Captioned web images
▼

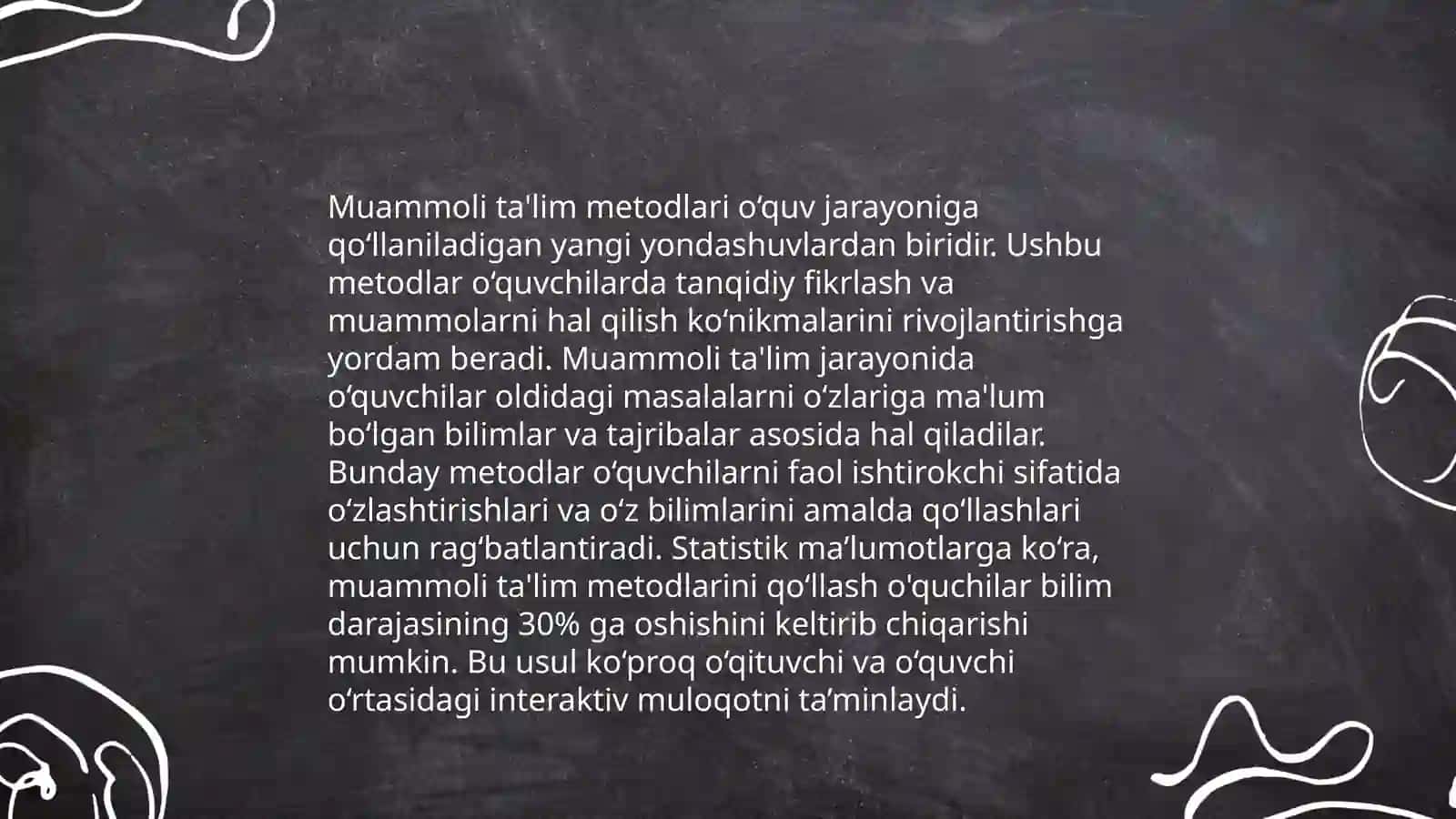 Pedogogik mahorat 4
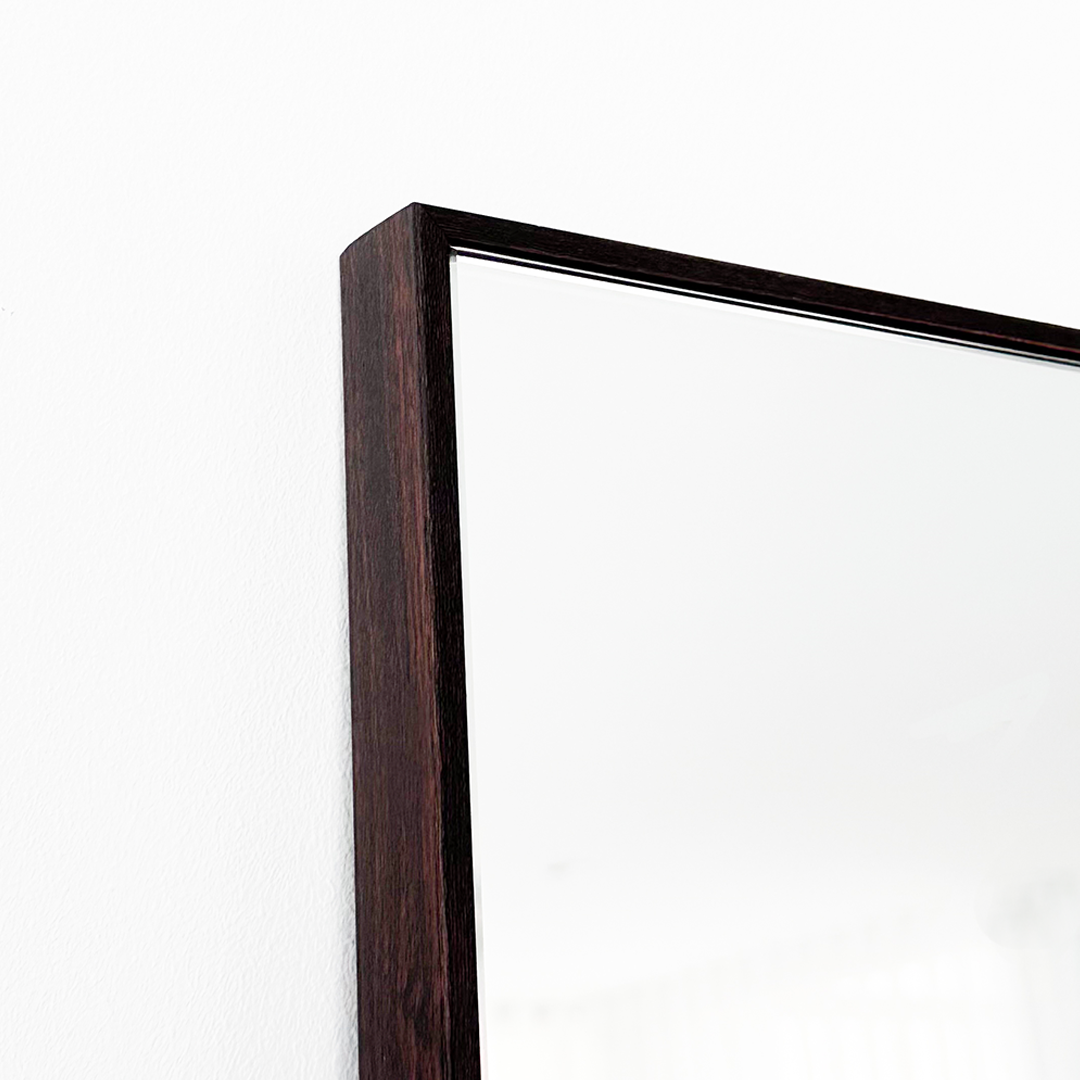 Avalon Minimal Frame Floor Mirror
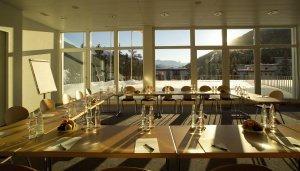 Sunstar Alpine Hotel Davos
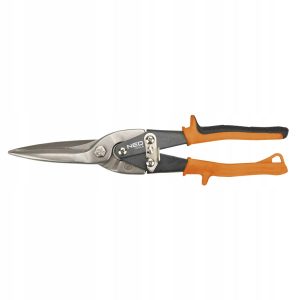 Nożyce do blachy 290mm, wydłużone, NEO 31-061 204092 Nożyce do blachy 290mm, wydłużone, NEO 31-061 204092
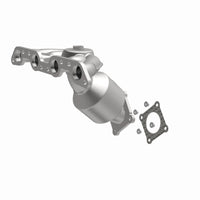 MagnaFlow Conv DF 00-01 Dodge Neon / Plymouth Neon 2.0L (CA Emissions) - Burkken Auto Parts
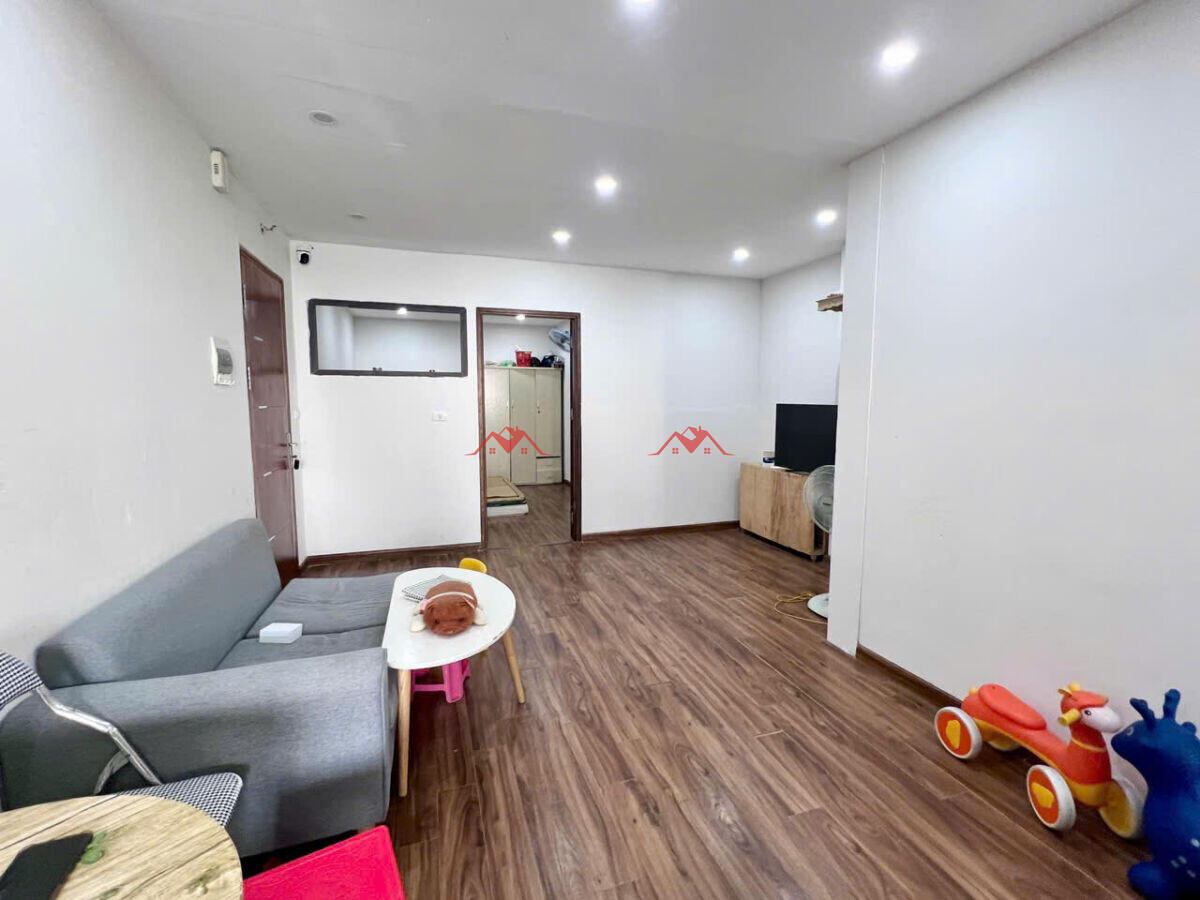 Bán căn chung cư 53.26m TT Chúc Sơn – Chương Mỹ – Hà Nội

▲

Would you write out the data exactly, with no pictures in the copy?

- [ANSWER TO THIS TASK]
 Pedogogik mahorat 4
 Avalon Minimal Frame Floor Mirror
 Sunstar Alpine Hotel Davos
 Nożyce do blachy 290mm, wydłużone, NEO 31-061 204092 Nożyce do blachy 290mm, wydłużone, NEO 31-061 204092
 MagnaFlow Conv DF 00-01 Dodge Neon / Plymouth Neon 2.0L (CA Emissions) - Burkken Auto Parts
 Bán căn chung cư 53.26m TT Chúc Sơn – Chương Mỹ – Hà Nội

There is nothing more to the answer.